The idea is not as crazy as it sounds.  Cocaine did sell in America for decades before it became illegal.  It was available in popular medicines and for a while was an ingredient in Coca Cola.  By the turn of the century, black workers—especially those working along the Mississippi River—were encouraged to use the legal stimulant while working.  Today, even though the narcotic has been illegal for decades, the government admits it is used by twenty-million Americans.  Twain was just a little ahead of his time.

Even after Twain’s partners backed out, Twain was eager for his new business to start operations.  Twain was unsure whether it would be easier to book passage to Brazil from New Orleans or New York, but since Keokuk, Iowa was on the Mississippi River, he chose New Orleans.  His decision was probably influenced by the fact that the entire operating capital of the new enterprise was only $30, and passage down the river was far cheaper than an overland passage to New York.

Twain booked passage on a river boat bound for New Orleans.  Once there, he would book passage on the first ship leaving for Brazil.  Twain was fairly careful with his limited funds, so the cheapest fare down the river was on a very, very slow boat.  Somewhere along the long journey, Twain, too, fell in love.  But for Twain, it was the Mississippi River he fell for.

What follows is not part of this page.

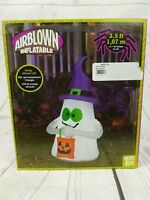 Gemmy Airblown Inflatable Halloween 3.5 Ft Lighted Trick Or Treat Ghost New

The short-lived romantic era of the riverboat was at its peak and Twain was traveling on one of more than a thousand steamboats carrying goods up and down the river.  He was one of the few passengers on the boat and soon sought out members of the crew for companionship.  As he listened to their stories of working the river, he soon grew envious of the life they led.

Arriving in New Orleans, Twain’s life as a future drug czar did not last for long.  Not only was the new enterprise about bankrupt, but he soon discovered that no ship was scheduled to depart for Brazil, nor was one likely to be scheduled for the next decade.  Twain had to find a new career, and he quite naturally chose the new love of his life, the river.  As he later wrote: 

When I was a boy, there was but one permanent ambition among my comrades in our village on the west bank of the Mississippi River.  That was, to be a steamboatman.  We had transient ambitions of other sorts, but they were only transient.  (Life on the Mississippi)

Nearly penniless, Twain apprenticed to Horace Bixby as a cub river pilot, promising to pay Bixby $500 from future earnings in exchange for learning the lower Mississippi.  This was a fortuitous change in career that changed the future author forever.  Would Mark Twain have ever written anything if he had made his way to Brazil?  It is impossible to imagine Huck and Tom floating down the Amazon River.

A Small Postscript.  Like everyone else who has written about Twain, I have wrestled with the question of whether to refer to him as Samuel Clemens or Mark Twain.  There are lots of semi-established rules for writers concerning this, and I have elected to ignore all of them.  The source of this story is from Volume I of a work the author chose to title, The Autobiography of Mark Twain.


1 comment:

  1. Kind of glad Twain chose not to become a crack dealer. He was much better as a sharp-tongued critics of America's stuffed shirt upper class.